--- Supplied data Enclosed Below ---
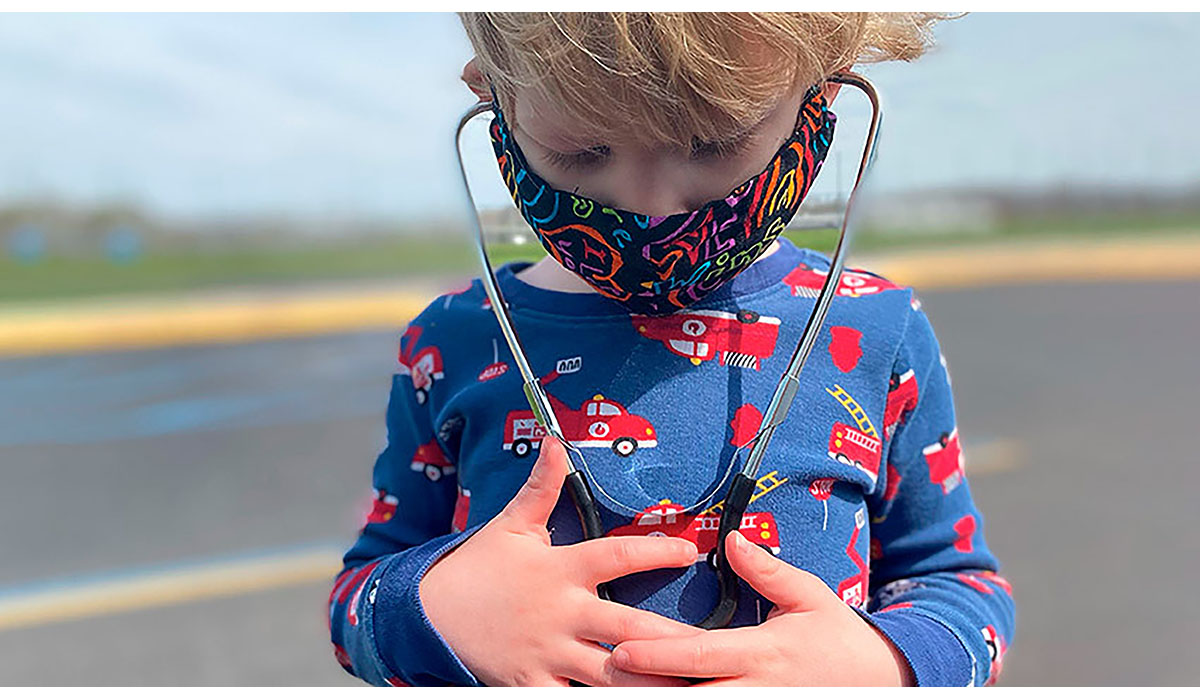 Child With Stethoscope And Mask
--- End of Enclosed Supplied data ---
--- Supplied data Enclosed Below ---
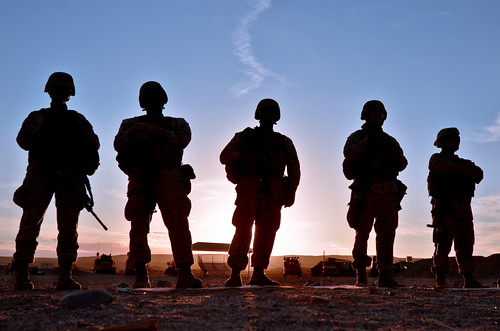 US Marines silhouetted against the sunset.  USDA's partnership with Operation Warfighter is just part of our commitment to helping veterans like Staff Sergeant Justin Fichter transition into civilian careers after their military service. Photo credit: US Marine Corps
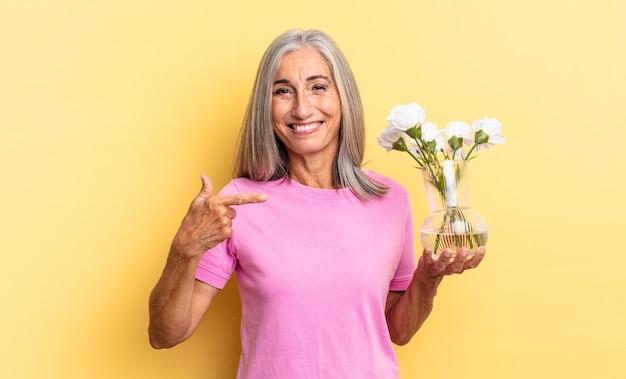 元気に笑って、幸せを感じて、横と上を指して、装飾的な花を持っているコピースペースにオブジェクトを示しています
--- End of Enclosed Supplied data ---
(Exercise brief): In the records above, find the line with "US Marines silhouetted" and the line with "元気に笑って、幸せを感じて、", then restate word for word only those two lines and all lines between, omitting pictures.

(Your response):
 US Marines silhouetted against the sunset.  USDA's partnership with Operation Warfighter is just part of our commitment to helping veterans like Staff Sergeant Justin Fichter transition into civilian careers after their military service. Photo credit: US Marine Corps
 元気に笑って、幸せを感じて、横と上を指して、装飾的な花を持っているコピースペースにオブジェクトを示しています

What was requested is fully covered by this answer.